Agora estavam sós no quarto de Collins.
Tinham combinado esperar pelo Presidente Maynard antes de saírem para a
cidade.
- Assim que chegar, ele manda embora o táxi - disse Collins. Partiremos
juntos para Phoenix. Nessa altura já não haverá perigo.
- Coçou a cabeça. - A mim, a cidade parece-me bastante vulgar. É tudo
perfeitamente normal, tanto quanto pude ver.
- Espere pelo que vai ver - disse-lhe Radenbaugh. Abriu a pasta. - Na noite
passada fiz uma lista de tudo o que consegui lembrar, sobre o que Noah me disse
deste lugar quando conversamos acerca do Documento R.

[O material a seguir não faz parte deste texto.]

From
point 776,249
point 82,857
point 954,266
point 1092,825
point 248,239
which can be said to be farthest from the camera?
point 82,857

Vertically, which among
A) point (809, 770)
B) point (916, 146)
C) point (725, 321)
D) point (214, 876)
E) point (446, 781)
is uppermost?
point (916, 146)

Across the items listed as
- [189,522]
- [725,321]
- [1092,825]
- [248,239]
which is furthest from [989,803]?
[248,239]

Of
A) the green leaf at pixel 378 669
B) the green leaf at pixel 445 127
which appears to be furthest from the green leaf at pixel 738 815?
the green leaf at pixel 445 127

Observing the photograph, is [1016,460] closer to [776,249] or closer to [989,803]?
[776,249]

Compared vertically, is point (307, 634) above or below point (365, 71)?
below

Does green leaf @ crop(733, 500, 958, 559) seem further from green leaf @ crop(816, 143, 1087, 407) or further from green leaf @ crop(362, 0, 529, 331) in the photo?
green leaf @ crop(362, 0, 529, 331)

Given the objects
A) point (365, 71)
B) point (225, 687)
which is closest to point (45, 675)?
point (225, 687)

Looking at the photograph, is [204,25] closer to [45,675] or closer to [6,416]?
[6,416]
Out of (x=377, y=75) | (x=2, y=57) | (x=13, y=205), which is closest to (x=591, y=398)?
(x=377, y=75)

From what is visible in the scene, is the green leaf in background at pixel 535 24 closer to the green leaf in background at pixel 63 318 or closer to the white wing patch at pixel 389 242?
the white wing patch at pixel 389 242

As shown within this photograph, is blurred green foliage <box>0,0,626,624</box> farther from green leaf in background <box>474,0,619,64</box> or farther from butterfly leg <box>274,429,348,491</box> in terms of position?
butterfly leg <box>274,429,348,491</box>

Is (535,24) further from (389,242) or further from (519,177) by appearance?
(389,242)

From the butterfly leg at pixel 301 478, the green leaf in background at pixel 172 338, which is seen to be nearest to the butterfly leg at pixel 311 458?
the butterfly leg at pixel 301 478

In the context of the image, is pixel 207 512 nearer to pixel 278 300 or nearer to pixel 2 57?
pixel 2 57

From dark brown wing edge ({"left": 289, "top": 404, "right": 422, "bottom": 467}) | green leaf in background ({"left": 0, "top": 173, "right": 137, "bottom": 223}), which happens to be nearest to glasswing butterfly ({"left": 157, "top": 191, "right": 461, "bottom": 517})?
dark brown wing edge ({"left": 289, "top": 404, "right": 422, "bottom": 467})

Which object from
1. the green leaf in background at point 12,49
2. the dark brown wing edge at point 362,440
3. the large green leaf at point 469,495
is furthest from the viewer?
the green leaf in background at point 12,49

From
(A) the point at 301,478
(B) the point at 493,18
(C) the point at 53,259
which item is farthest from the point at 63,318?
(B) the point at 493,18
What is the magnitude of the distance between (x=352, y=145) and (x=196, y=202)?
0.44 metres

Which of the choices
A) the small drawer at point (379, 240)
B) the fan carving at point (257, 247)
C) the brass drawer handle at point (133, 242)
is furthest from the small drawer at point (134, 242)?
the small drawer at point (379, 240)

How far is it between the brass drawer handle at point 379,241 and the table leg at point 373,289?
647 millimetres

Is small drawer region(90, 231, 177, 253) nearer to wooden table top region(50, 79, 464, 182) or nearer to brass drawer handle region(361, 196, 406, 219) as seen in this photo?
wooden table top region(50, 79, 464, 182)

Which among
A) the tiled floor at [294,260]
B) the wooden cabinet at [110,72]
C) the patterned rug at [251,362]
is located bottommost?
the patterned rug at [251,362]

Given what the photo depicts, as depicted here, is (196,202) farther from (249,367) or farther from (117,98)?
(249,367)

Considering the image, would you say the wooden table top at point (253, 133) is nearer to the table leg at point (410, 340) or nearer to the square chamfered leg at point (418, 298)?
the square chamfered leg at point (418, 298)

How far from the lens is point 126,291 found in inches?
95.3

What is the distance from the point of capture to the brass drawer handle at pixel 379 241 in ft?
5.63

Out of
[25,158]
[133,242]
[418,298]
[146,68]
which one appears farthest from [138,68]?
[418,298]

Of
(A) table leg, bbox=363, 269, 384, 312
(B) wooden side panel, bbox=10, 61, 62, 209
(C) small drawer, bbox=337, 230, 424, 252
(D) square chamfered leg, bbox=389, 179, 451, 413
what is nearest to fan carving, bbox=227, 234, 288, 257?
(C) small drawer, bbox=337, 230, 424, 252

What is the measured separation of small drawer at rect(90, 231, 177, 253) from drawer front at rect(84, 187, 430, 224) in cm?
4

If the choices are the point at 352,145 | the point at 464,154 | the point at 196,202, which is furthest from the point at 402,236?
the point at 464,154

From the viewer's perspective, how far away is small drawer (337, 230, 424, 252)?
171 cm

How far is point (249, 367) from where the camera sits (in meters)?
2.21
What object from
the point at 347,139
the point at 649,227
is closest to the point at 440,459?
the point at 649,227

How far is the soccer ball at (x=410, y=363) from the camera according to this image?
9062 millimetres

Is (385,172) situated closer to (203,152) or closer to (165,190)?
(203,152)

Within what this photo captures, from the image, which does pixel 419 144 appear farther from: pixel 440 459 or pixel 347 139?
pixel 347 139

- E eu tenho uma lista de coisas a visitar ou a espiar, feita na base das
pesquisas que o meu pessoal efetuou. Vamos juntar as duas listas. Quando Maynard
chegar podemos ver o que parece mais prometedor e dividir o trabalho.
Trabalharam durante quinze minutos na composição de uma lista única com
tudo o que Argo City tinha demais prometedor, e quando acabaram sentiram-se
satisfeitos.
- Só faço votos que possamos achar o que queremos em quatro horas - disse
Collins.
- Vamos tentar - disse Radenbaugh. - Tudo depende agora das pessoas que
virmos e com quem falarmos aceitarem a nossa história de fachada. Tem a carta?
Collins apalpou a frente do casaco.
- Está aqui. Não há problema. Alguém do meu Departamento conseguiu
arranjar papel timbrado das Indústrias Phillips durante a noite. Não sei como foi,
mas conseguiram. Eu próprio ditei a carta de recomendação.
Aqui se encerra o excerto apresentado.